Vers huit ans, je ne suis guère différent des autres enfants. J’ai de grandes ambitions ; je veux devenir l’homme-araignée afin de pouvoir m’accrocher au sommet des immeubles, l’homme invisible pour traverser tous les murs en me rendant sur tous les lieux qui me sont interdits, et l’homme qui valait trois milliards pour apprendre par cœur mes devoirs d’école en quelques secondes et neutraliser en un tour de main tous ceux qui m’embêtent, parce que les séances de judo ne suffisent pas. J’ai peur que la police me mette en prison si je ne suis pas sage. Manuel, un petit garçon me dit une fois que son père policier va m’emprisonner, sous prétexte que je l’ai embêté. Je cours alors me cacher derrière un muret, en fondant en larmes, effrayé de me retrouver en prison.

Je suis amoureux d’Élisa et ne manque jamais une occasion de me retrouver avec elle. Je crois que nos sentiments sont réciproques, même si nous n’en avons jamais franchement parlé, ni même joué au papa et à la maman. Quand nous allons au supermarché avec sa mère, notre jeu favori est de sauter sur la pointe des pieds d’un carreau à l’autre, toujours de la même couleur. Il ne faut pas marcher sur les autres, autrement nous sommes instantanément volatilisés par la lave.

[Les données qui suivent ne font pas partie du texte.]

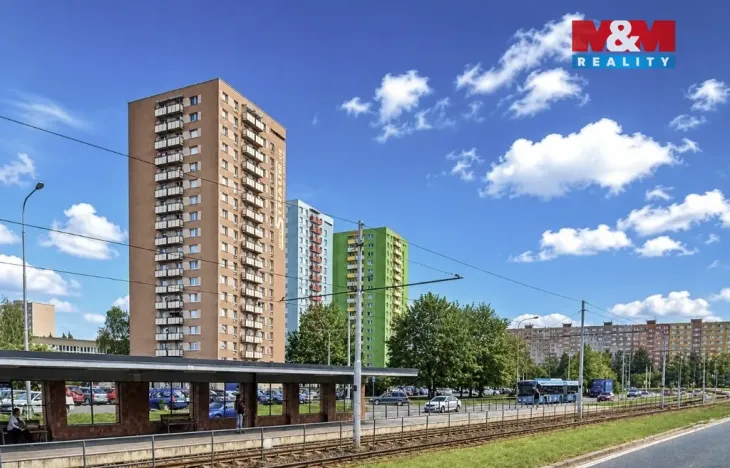 Prodej bytu 1+1, Ostrava - Hrabůvka, Dr. Martínka, 38 m2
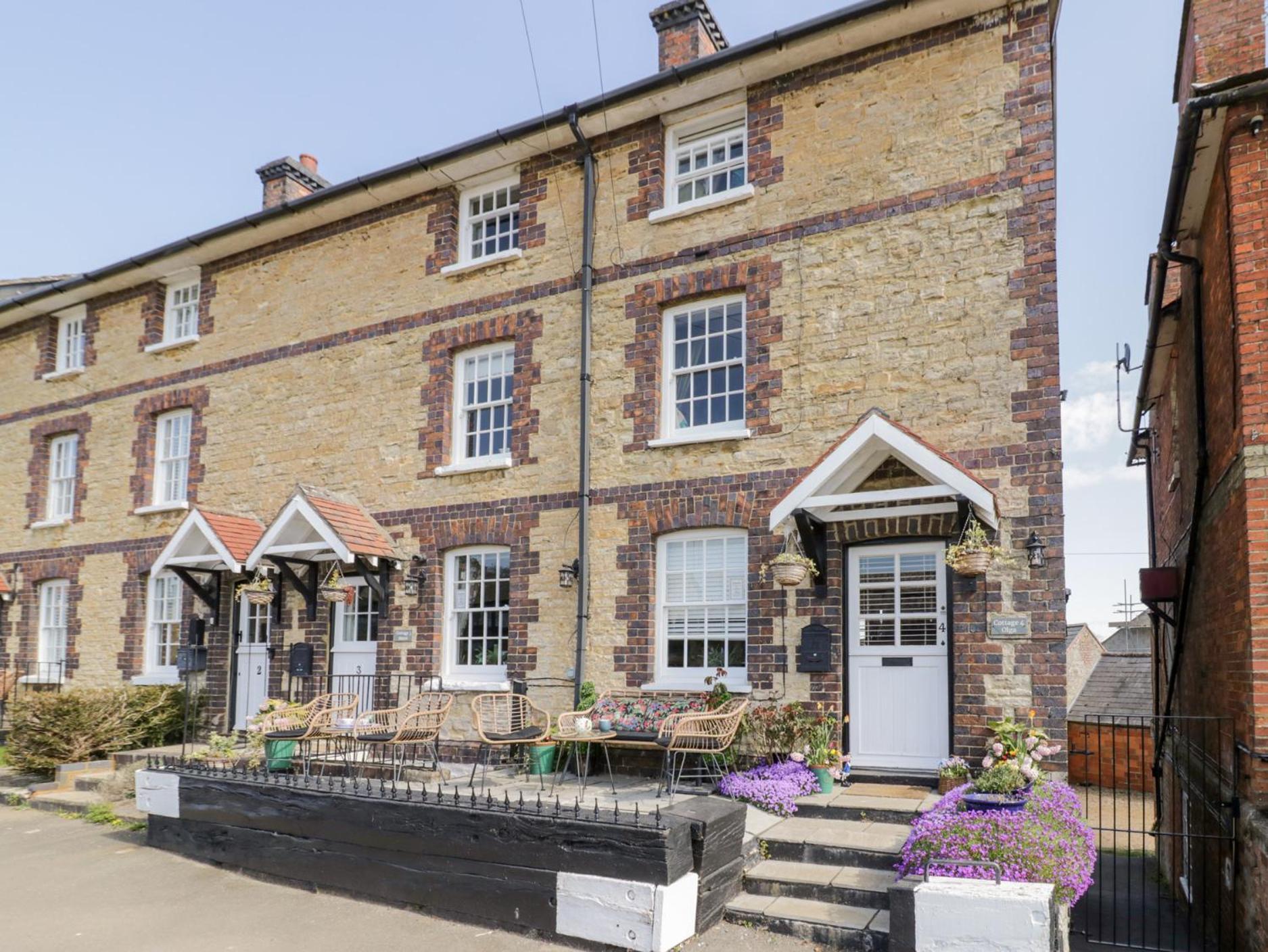 4 Canalside Cottages トウスター エクステリア 写真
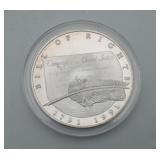 One Troy Ounce 999 Fine Silver Collectors Coin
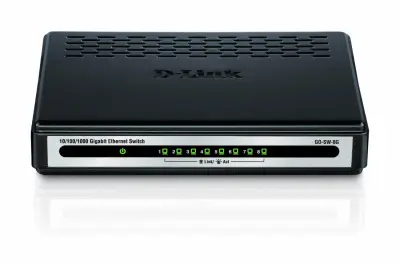D-LINK GO-SW-8G GB 8-portno stikalo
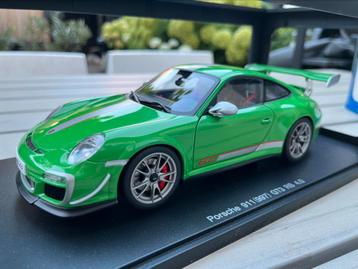 Porsche 911 (997) GT3 RS 4.0 | AutoArt 1:18 beschikbaar voor biedingen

La première fois que je crus mourir, c’était en chutant d’un arbre planté tout près d’un immeuble, sur lequel j’étais monté très haut, entre le premier et le second étage. J’avais la passion de grimper le plus haut possible sur les arbres. Ce jour-là, une branche casse, et je tombe jusqu’au sol, amorti toutefois par de nombreuses branches, le corps basculé d’un côté et de l’autre. Pendant cette chute, qui me paraît durer une éternité, j’ai droit, comme cela arrive dans ce type de situations, au défilement de toutes les images de ma vie, pensant alors être arrivé au terme de celle-ci. Je suis si surpris par cette expérience que je ne pleure pas, malgré mes nombreux bobos.

Après trois années passées à Lyon, nous partons nous installer, le 30 juin 1980, dans un village de la région grenobloise. Le motif du déménagement est encore la profession de papa, qui prend la direction d’un magasin de vêtements deux fois plus grand, au centre-ville de Grenoble. Quelques mois après notre arrivée dans cette campagne bordée par les Alpes, je fête mes dix ans. Autour de notre petite villa, nous avons un bout de terrain avec un noyer et deux cerisiers. Rapidement, ils n’ont plus de secret pour moi, tout comme les trous du haut mur de pierres qui nous sépare de la propriété des voisins.

Ayant parfois du mal à m’adapter aux exigences de notre société, je suis, comme beaucoup d’enfants, en conflit avec les autres, notamment avec papa et maman. Ces frictions sont souvent provoquées par le désordre continuel qui règne dans ma chambre. Naturellement, il s’agit d’un désordre organisé où chaque chose est à sa place, mais je suis le seul à le voir ainsi. Quand papa m’inflige une punition, telle qu’une privation de télévision ou d’inviter un copain, je m’efforce de masquer ou déplacer les choses susceptibles de présenter une apparence de désordre, et lorsque la bonne humeur réinvestit papa, ces choses reprennent peu à peu leur place.